A lot of our patients say that they feel anxiety, grief; a lot of those same original emotions that come from the diagnosis of infertility come up again.  What you’re doing is you’re delving a little further into the topic; you’re further acknowledging that you need some help to conceive.  You’re also further acknowledging that what you’re doing hasn’t necessarily been enough or been right in those cycles.  It’s OK to revisit those feelings of grief and those very basic emotions of anxiety, depression, and stress, just lack of confidence and unknowing, is very common to revisit those.

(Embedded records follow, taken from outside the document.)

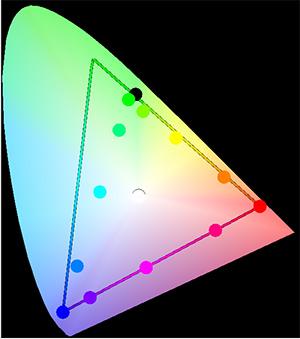 圖樣(sRGB轉換為Adobe-RGB)-CIE1931xy色度圖(2D)-僅顯示Adobe-RGB色域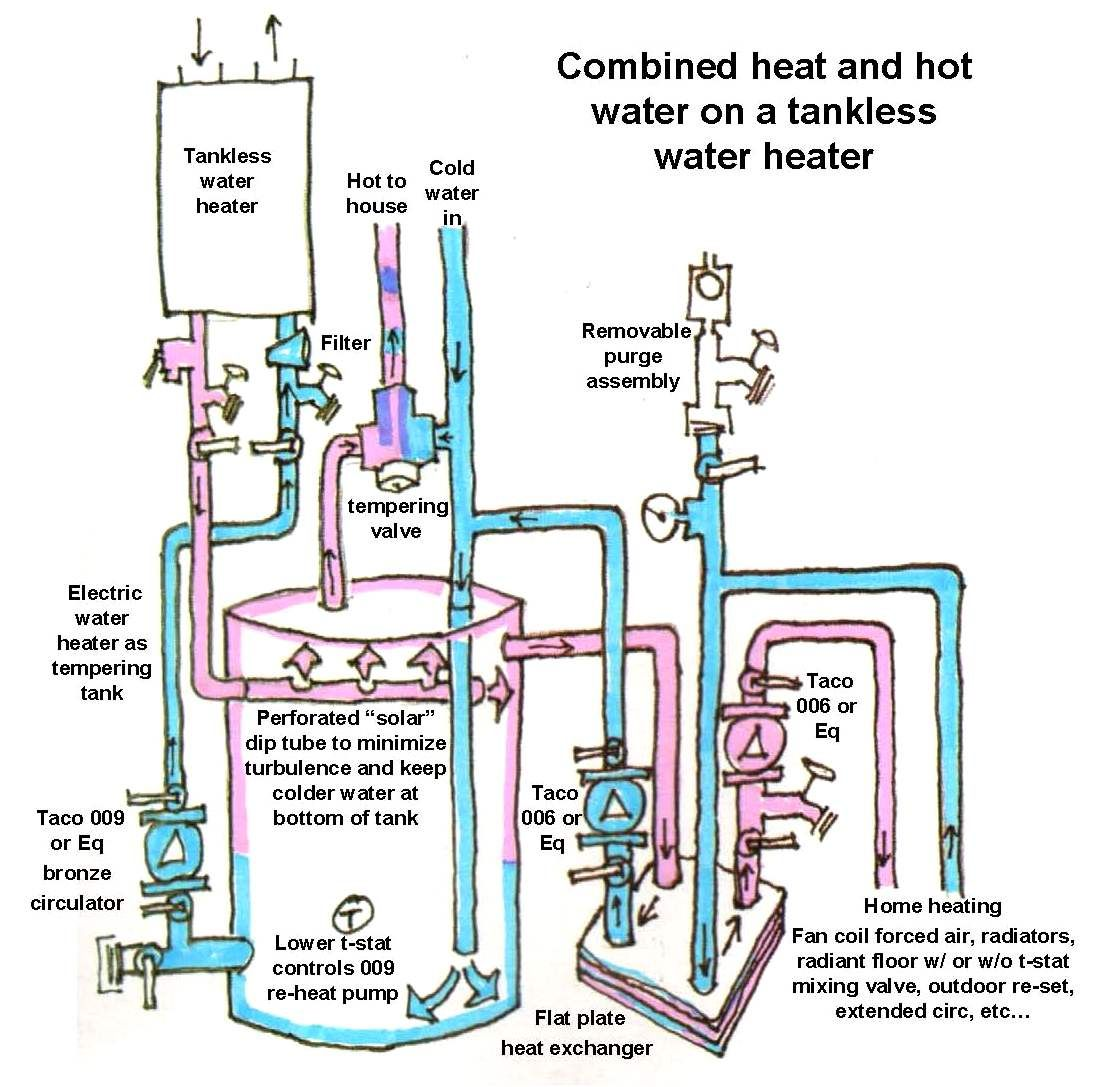 tankless water heater piping diagram toyota corolla radio wiring this schematic for a combi system an quotopen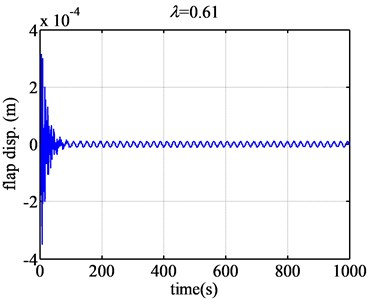 The flap displacement responses of airfoil NACA63-418 when λ are 0.61 and 0.726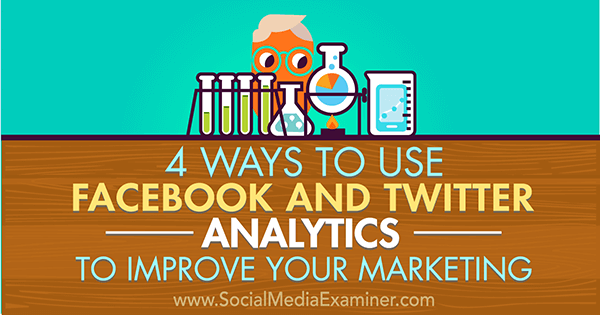 4 Ways to Use Facebook and Twitter Analytics to Improve Your Marketing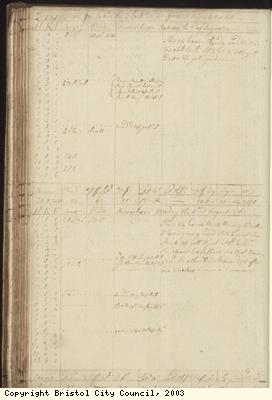 Page 108 of log book of Black Prince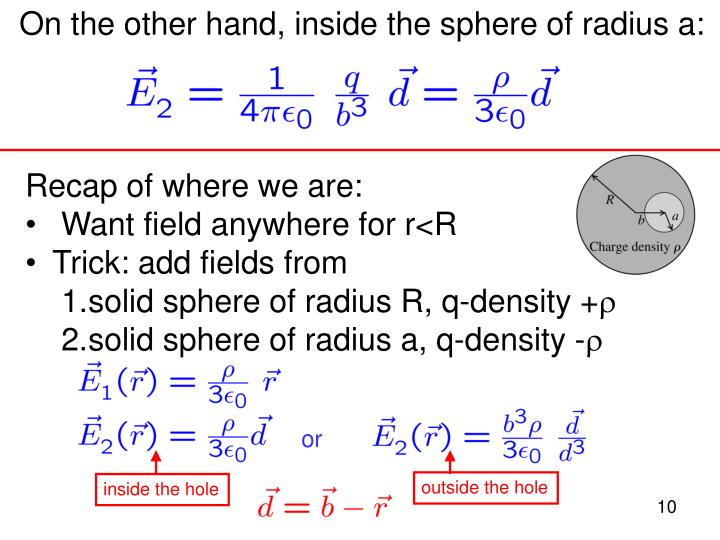 On the other hand, inside the sphere of radius a: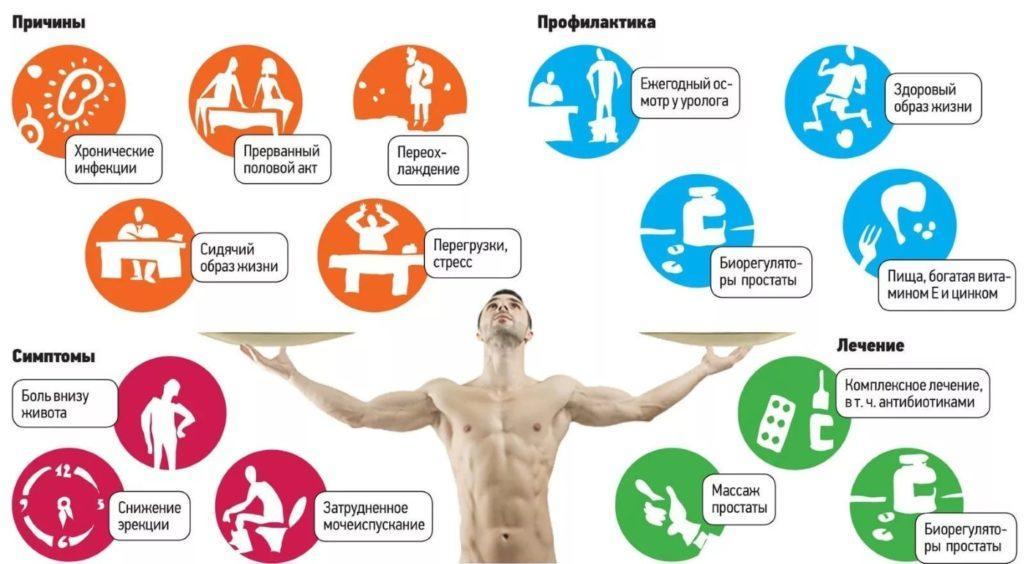 причины, лечение простатита и профилактика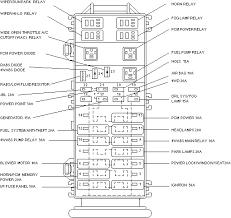 ranger 97 ranger fuel pump issue testing power on relay full size image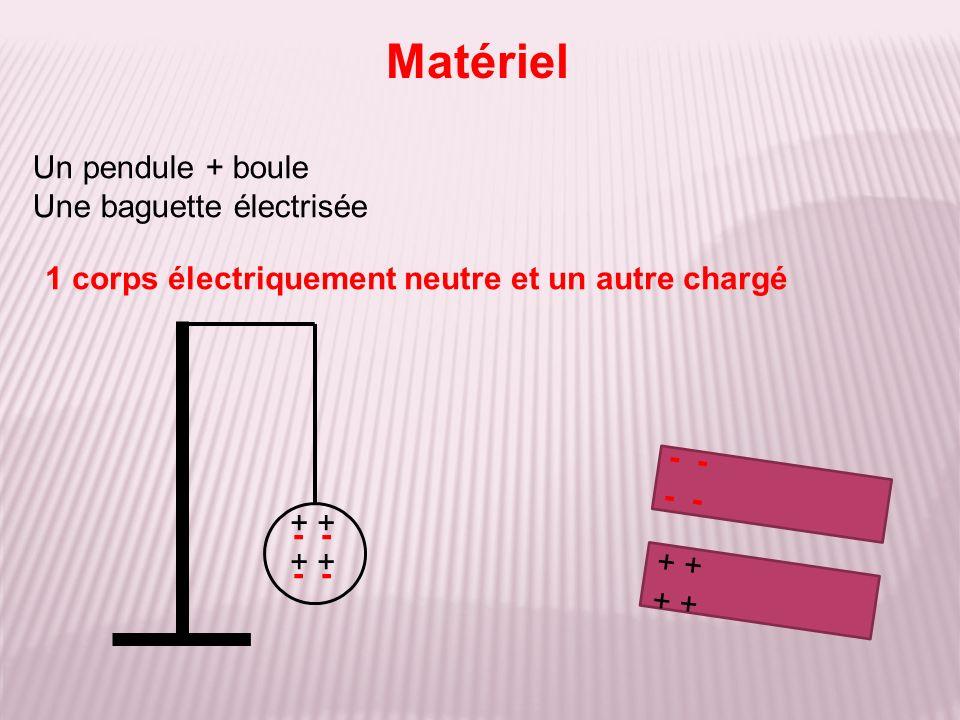 Matériel Un pendule + boule Une baguette électrisée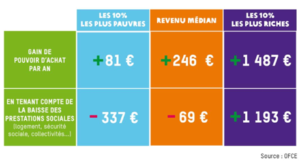 oxfam graph 1 b9231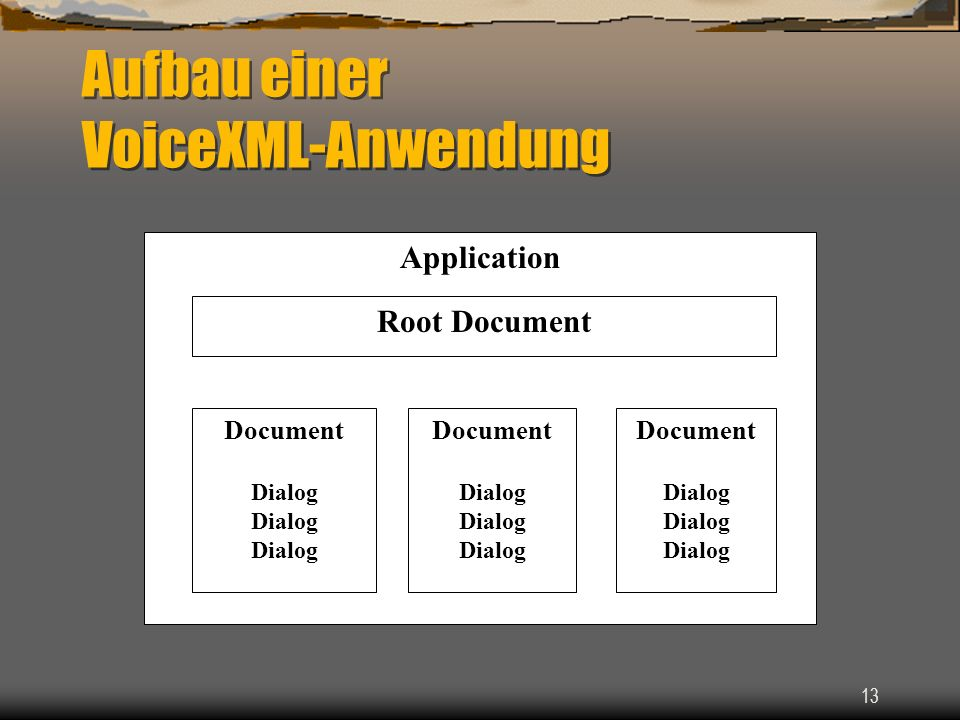 13 Aufbau einer VoiceXML-Anwendung Application Application Root Document Document Dialog Document Dialog Document Dialog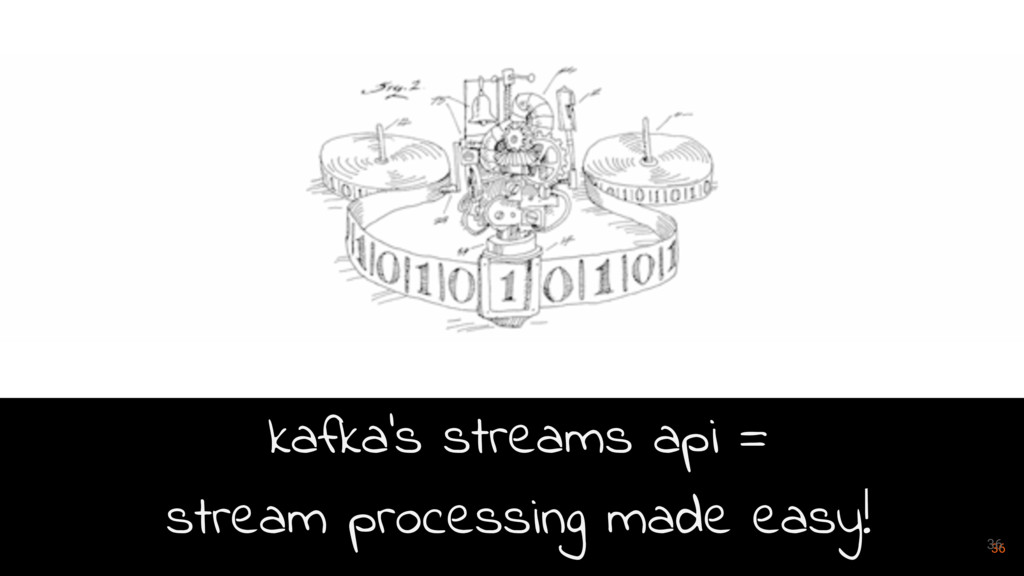 Confidential 36 kafka's streams api = stream pr...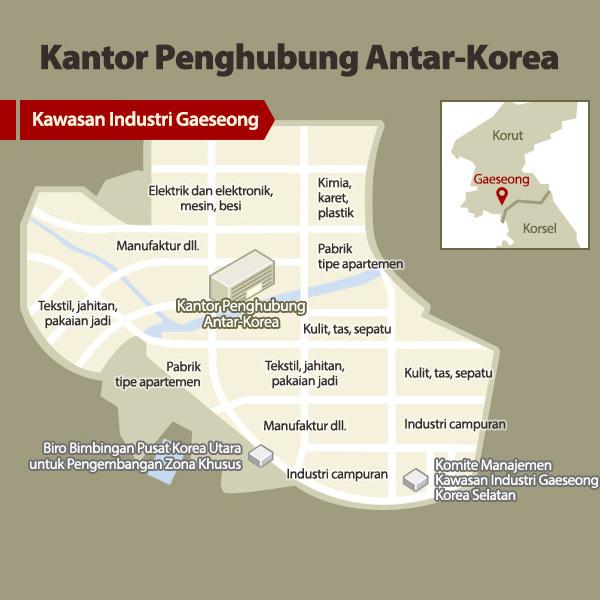 Kantor Penghubung Antar-Korea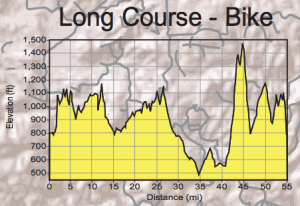 Wildflower Long Course - Bike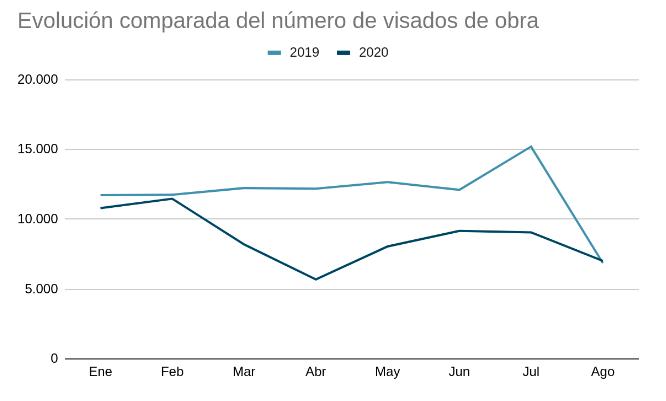 grafica-visados-obra-nueva-comparacion-covid-19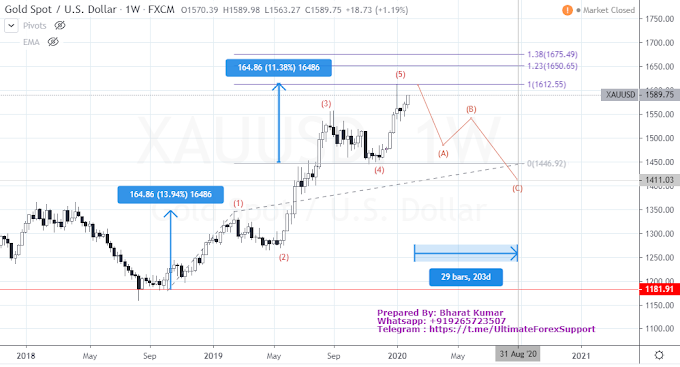 XAU/USD Gold Weekly Elliott Wave Forecast on Long Time Frame - 2nd February 2020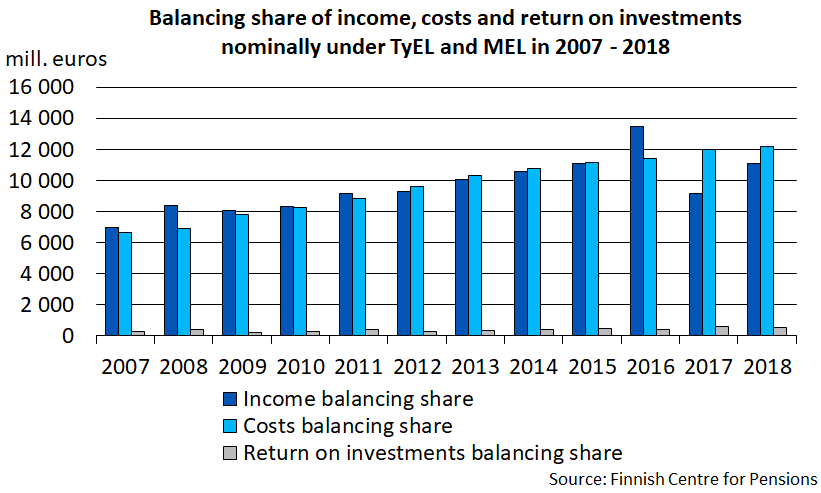 Balancing share of income, costs and return on investments nominally under TyEL and MEL in 2007-2018.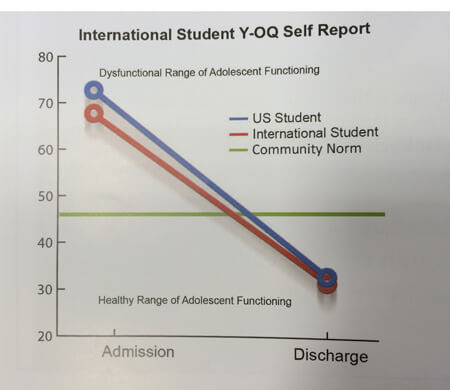 International-student-improvement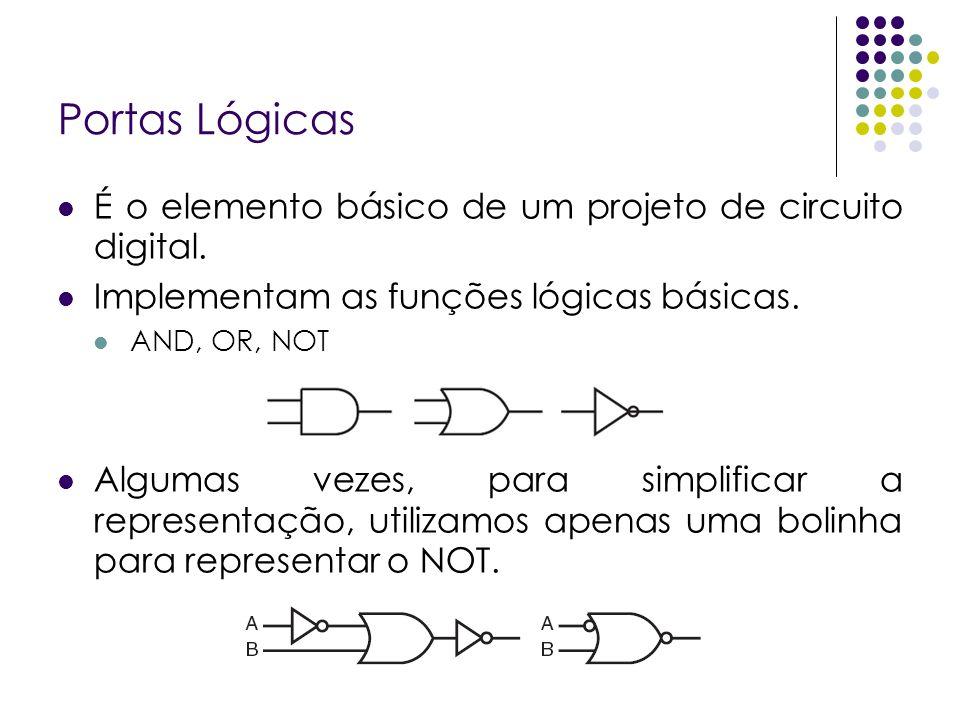 Portas Lógicas É o elemento básico de um projeto de circuito digital.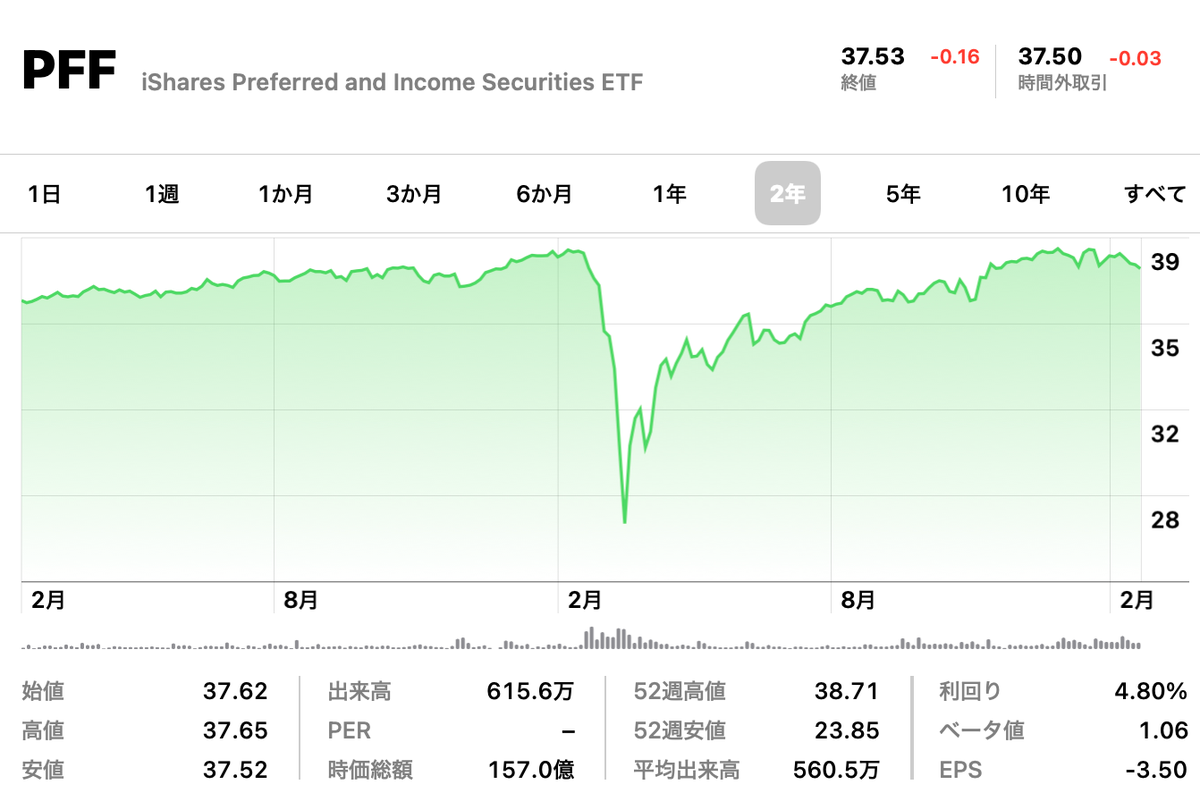 この画像はPFFの株価推移を表示しております。
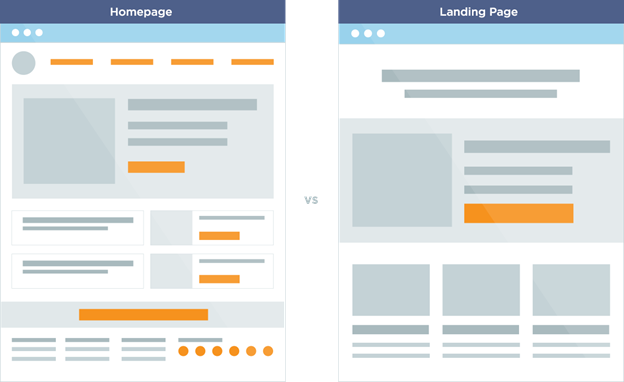What is a Landing Page and How to Drive more Traffic to it?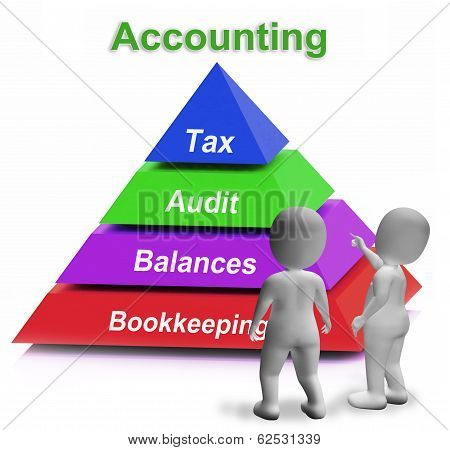 Accounting Pyramid Means Paying Taxes Auditing And Bookkeeping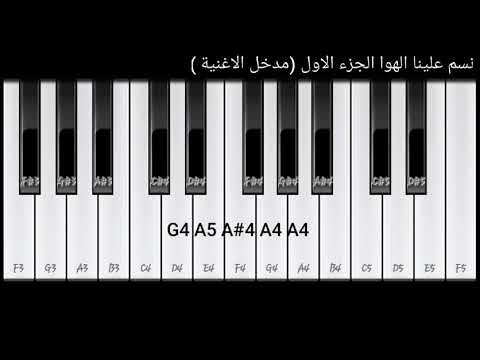 تعلم عزف نسم علينا الهوا على البيانو مع النوتة الجزء الاول Youtube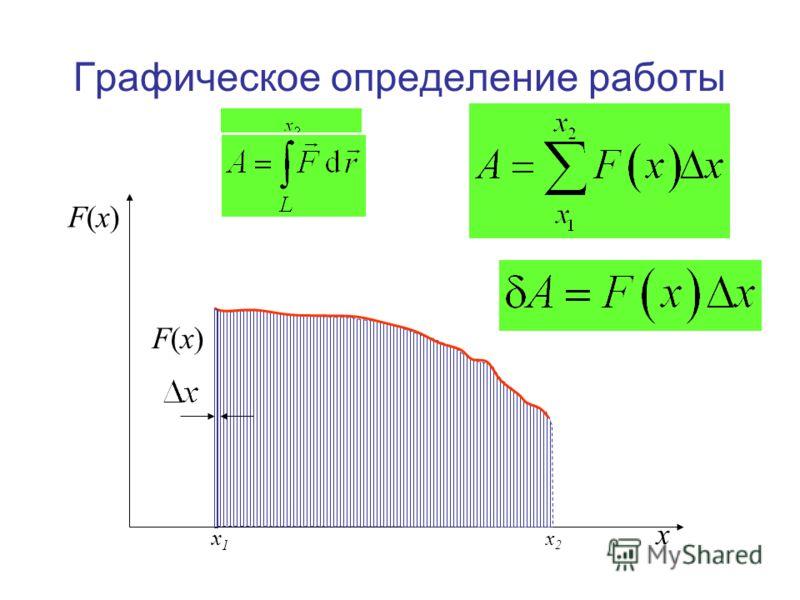Графическое определение работы x F(x)F(x) x 1 x 2 F(x)F(x)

What you can do is when you’re approached with the idea or when you’re coming to the idea yourself of going onto the next step and you’re feeling those concerns and you’re wondering, “Maybe I should do another couple cycles of IUI, what I have been doing, to start to feel more confident, more ready to switch?”; you can place yourself in that situation.  If you’re discerning between IUI and IVF, place yourself in the situation of doing an IVF cycle.  How would you feel?  Would you be anxious?  Would you be excited?  Would you feel hope?  Would you feel like you didn’t do enough IUIs… maybe there’s still some opportunity there?  Try to really meditate on that for a few moments.  Write down your emotions, maybe see what your partner is feeling, if you’re in a relationship with a partner that’s going through this with you.   Just really try to place yourself in that position.  Try to recreate what that would be like.  Really just get in touch with those emotions.  Also, do the same thing with the IUIs.  If you were to continue doing another IUI cycle or two or three or however many, reassess those emotions as well.  Do you feel like you’re stuck in the same kind of cycle, repeating it over and over again?  Do you feel comfortable that you’re working towards a positive goal and that you’re confident that the treatment is right for you?
Assess your emotions in both areas and really look at them and see which one makes me feel most comfortable?  Which one makes me feel less anxious and less stressed?  Which one makes me feel like I’m moving most towards my goal?  That can be a good gauge for you to decide which way to go, and while this method isn’t foolproof, it isn’t 100 percent; it can give you a little bit of an idea as to when you’re going to make that decision or as you move towards it.  Also, know that you don’t have to make the decision immediately.  It’s always OK to take a break as long as you check with the physicians.  You don’t ever have to feel bad about that or that you’re missing time because it can help.  It can be beneficial sometimes the body, the mind, and the spirit need take a break.  Just take your time discerning what the next step is.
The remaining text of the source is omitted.